*** TEXT SECTION ***

Alissa York (born 1970) is a Canadian writer and the 1999 winner of the Bronwen Wallace Memorial Award. She lived in Winnipeg, Manitoba, before settling in Toronto with her writer/filmmaker/publisher husband Clive Holden.

York is best known for her 2007 Random House Canada novel Effigy, which was nominated in 2007 for one of Canada's most important prizes for literature and fiction, the Scotiabank Giller Prize.

==Early life==

York was born to Australian immigrant parents in Athabasca, Alberta in 1970. Her parents were English teachers and encouraged York in her passion of reading and writing. York's family moved to Victoria in 1977 and after graduating high school, she moved to Montreal where she studied English literature at McGill University. After meeting Clive Holden, the man who eventually became her husband, the couple moved throughout Canada living in Toronto, Whitehorse, Montreal, Victoria and Vancouver. Before publishing her first short story in 1995, York worked various jobs including acting in local theatre productions, waitressing, working at a bookstore and arranging flowers.

==Literature==

York has written four novels: Mercy, Effigy, Fauna, and The Naturalist, and a book of short stories, Any Given Power, which won the Journey Prize in 1999 for the short story The Back of the Bear's Mouth.

*** End of TEXT SECTION ***
*** ENTRIES SHOWN ***

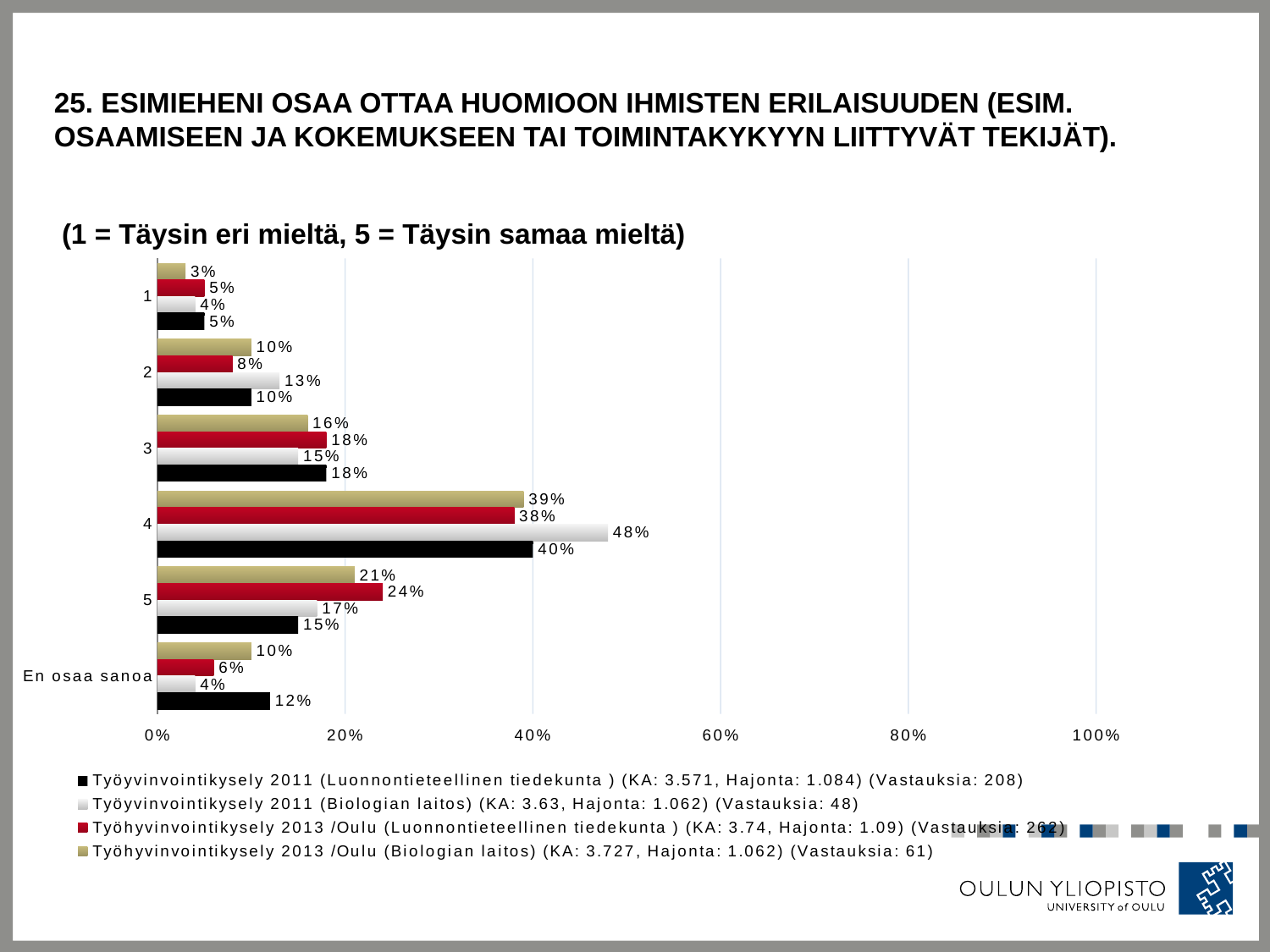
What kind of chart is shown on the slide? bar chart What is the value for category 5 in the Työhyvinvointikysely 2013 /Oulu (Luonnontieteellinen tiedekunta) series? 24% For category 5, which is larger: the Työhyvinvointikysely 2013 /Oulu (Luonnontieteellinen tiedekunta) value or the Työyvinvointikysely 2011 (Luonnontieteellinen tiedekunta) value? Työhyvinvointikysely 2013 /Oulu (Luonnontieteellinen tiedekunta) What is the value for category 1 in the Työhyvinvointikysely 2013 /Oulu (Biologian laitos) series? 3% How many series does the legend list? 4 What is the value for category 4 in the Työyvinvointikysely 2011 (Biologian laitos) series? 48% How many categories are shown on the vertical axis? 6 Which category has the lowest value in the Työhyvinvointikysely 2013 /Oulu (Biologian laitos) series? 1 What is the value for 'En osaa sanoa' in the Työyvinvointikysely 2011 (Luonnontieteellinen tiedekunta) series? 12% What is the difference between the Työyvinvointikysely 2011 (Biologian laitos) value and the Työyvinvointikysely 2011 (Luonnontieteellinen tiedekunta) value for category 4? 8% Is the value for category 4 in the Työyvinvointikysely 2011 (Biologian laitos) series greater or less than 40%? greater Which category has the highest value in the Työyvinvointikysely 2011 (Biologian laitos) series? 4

*** End of ENTRIES SHOWN ***
*** ENTRIES SHOWN ***

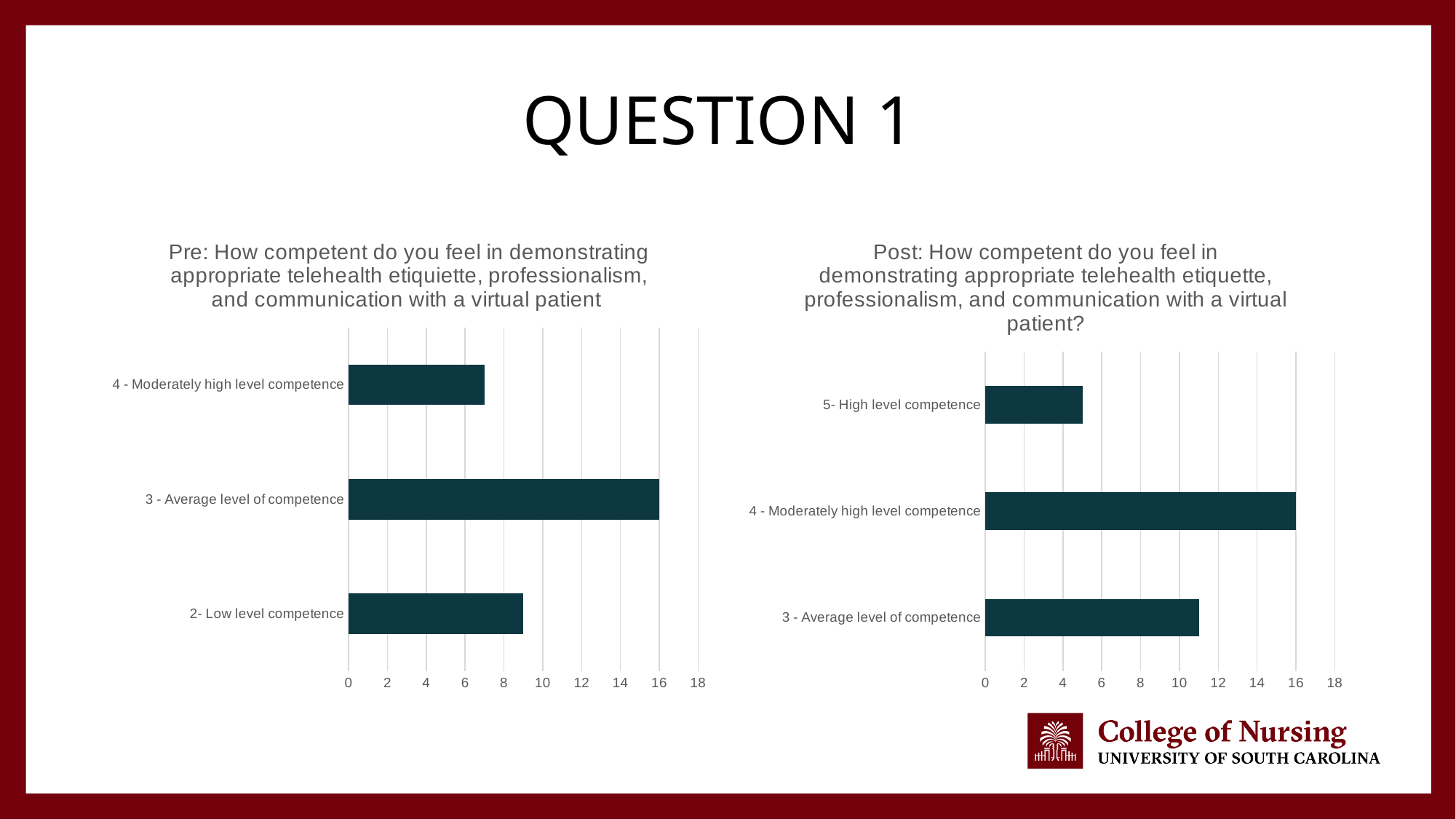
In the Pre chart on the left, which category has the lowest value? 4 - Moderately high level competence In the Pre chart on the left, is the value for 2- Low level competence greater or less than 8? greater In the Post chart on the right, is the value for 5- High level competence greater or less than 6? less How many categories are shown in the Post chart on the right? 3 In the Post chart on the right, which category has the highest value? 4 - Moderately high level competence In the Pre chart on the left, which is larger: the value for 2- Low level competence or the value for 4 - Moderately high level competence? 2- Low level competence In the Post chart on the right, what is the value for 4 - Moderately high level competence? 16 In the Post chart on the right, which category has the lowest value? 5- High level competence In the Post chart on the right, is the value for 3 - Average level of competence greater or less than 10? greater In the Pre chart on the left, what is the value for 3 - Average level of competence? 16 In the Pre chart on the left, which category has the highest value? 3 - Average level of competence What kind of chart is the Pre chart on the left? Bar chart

*** End of ENTRIES SHOWN ***

#### [PROBLEM TO SOLVE]
Answer these questions from the Alissa York text:
1. In which town and province was York born?
2. For which prize was Effigy nominated in 2007?
3. Which short story won the Journey Prize in 1999?

#### [RESPONSE]
1. Athabasca, Alberta
2. The Scotiabank Giller Prize
3. The Back of the Bear's Mouth